Scientists have developed a beating heart of a mouse from stem cells – a development first of its kind and the most sophisticated till date.
The in vitro (in a dish) model is that of a tiny mouse embryo with a beating heart and its muscles, blood vessels, gut and nervous system beginning to develop. This new model, developed at the University of Virginia School of Medicine by Christine and Bernard Thisse, is a major step forward in scientists’ efforts to mimic the natural development of a mammal by using stem cells. Its existence is a wonder that will help scientists understand mammalian development, battle diseases, create new drugs and, eventually, grow tissues and organs for people in need of transplants.
Stem cells are special cells that can turn into other cell types with specific functions. For example, stem cells turn into our hearts, our brain, our bones, our nerves. So scientists have been eager to harness the potential of stem cells, to put them to work to advance medical research and benefit human patients. But building sophisticated models with multiple cell types has proved incredibly challenging. It is far easier to direct the formation of a single cell type in a dish than to conduct the orchestra needed to have an organism develop as in nature.
The Thisses’ new model is notable for its sophistication. It is the first in vitro model of a mammalian embryo with so many tissues to be built from stem cells, the researchers report. Most importantly, those structures are organized as they should be, around the notochord (the precursor of the vertebral column), a defining trait of vertebrate animals. In the Thisses’ model, different cells types are woven together elegantly and correctly – a huge achievement.

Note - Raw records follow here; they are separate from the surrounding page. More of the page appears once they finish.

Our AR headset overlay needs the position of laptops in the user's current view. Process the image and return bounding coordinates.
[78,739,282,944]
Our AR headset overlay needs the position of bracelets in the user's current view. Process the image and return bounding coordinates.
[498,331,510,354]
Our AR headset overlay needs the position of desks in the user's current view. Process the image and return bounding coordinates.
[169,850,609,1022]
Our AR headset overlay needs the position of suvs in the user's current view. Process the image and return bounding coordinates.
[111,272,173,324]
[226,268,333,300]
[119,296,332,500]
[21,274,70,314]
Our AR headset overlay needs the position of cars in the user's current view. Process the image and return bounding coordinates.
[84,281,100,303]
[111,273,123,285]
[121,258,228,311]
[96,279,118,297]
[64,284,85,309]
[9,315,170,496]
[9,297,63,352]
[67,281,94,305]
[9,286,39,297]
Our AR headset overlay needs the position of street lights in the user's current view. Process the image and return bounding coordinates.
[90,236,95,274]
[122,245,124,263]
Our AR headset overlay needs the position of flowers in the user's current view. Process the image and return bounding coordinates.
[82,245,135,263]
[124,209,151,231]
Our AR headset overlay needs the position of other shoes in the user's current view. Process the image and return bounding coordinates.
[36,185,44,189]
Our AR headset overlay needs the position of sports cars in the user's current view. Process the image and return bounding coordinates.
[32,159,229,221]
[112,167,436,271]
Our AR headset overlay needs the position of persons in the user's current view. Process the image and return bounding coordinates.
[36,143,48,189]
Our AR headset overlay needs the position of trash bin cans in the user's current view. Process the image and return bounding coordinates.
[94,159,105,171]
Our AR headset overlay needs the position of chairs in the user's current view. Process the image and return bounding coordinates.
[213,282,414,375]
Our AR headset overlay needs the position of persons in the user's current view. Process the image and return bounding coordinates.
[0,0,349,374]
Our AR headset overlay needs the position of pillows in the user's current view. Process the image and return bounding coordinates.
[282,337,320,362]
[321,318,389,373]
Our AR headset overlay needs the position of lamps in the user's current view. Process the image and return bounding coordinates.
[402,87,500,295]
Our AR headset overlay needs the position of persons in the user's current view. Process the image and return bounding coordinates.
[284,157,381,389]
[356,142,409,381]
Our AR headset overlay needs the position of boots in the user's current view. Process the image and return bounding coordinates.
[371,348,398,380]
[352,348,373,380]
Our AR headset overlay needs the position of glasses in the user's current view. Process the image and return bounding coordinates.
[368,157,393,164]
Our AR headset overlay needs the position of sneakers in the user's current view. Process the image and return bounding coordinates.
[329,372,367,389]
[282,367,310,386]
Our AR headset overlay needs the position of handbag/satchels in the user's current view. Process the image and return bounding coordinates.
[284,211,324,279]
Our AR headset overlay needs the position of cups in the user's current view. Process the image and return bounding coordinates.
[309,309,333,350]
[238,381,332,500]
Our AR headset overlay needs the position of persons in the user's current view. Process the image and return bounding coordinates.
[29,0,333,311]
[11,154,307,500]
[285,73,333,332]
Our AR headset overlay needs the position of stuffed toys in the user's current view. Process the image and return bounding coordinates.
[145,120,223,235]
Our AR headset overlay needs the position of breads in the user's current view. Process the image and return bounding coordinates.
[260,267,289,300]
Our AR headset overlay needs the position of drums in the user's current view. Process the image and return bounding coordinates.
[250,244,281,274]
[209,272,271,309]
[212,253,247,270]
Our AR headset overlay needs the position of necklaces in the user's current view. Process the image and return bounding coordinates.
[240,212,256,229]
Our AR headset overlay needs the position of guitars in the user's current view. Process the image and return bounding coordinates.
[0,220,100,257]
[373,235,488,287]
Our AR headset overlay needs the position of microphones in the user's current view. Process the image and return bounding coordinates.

To accomplish this, the Thisses and their collaborators had to overcome some of the greatest challenges in the stem cell field. Prior models failed to develop properly, or weren’t organized correctly, or were plagued by other problems. Using their expertise in developmental biology and building on their previous work using cells from fish embryos (published in the journal Science in 2014), the Thisses solved these problems. The result is the beginnings of a mouse in a dish with properly organized cells and tissues. With the Thisses’ model, the notochord is present and accounted for; the digestive tract starts to develop; the heart beats; and, for the first time in vitro, a nervous system develops with the formation of a neural tube.
The Thisses’ new model isn’t a complete mouse yet and can’t develop into one. Key parts are still missing, such as the anterior part of the brain. For now, the development of the embryoids stops at a time corresponding to middle period of gestation of a mouse embryo. The researchers’ real accomplishment is developing an effective approach to creating sophisticated, embryonic-like structures, mimicking the development of a mouse embryo. This advances their field substantially, and it gives scientists more tailored control over stem cells than they have ever known.
The Thisses and their collaborators have published their findings in the scientific journal Nature Communications. The research team consisted of Peng-Fei Xu, Ricardo Moraes Borges, Jonathan Fillatre, Maraysa de Oliveira-Melo, Tao Cheng, Bernard Thisse and Christine Thisse.
The research was supported by the March of Dimes (grant 1-FY15-298), the Jefferson Trust (FAAJ3199) and the University of Virginia. Maraysa de Oliveira-Melo was supported by CNPq-Brazil (200535/2014-5).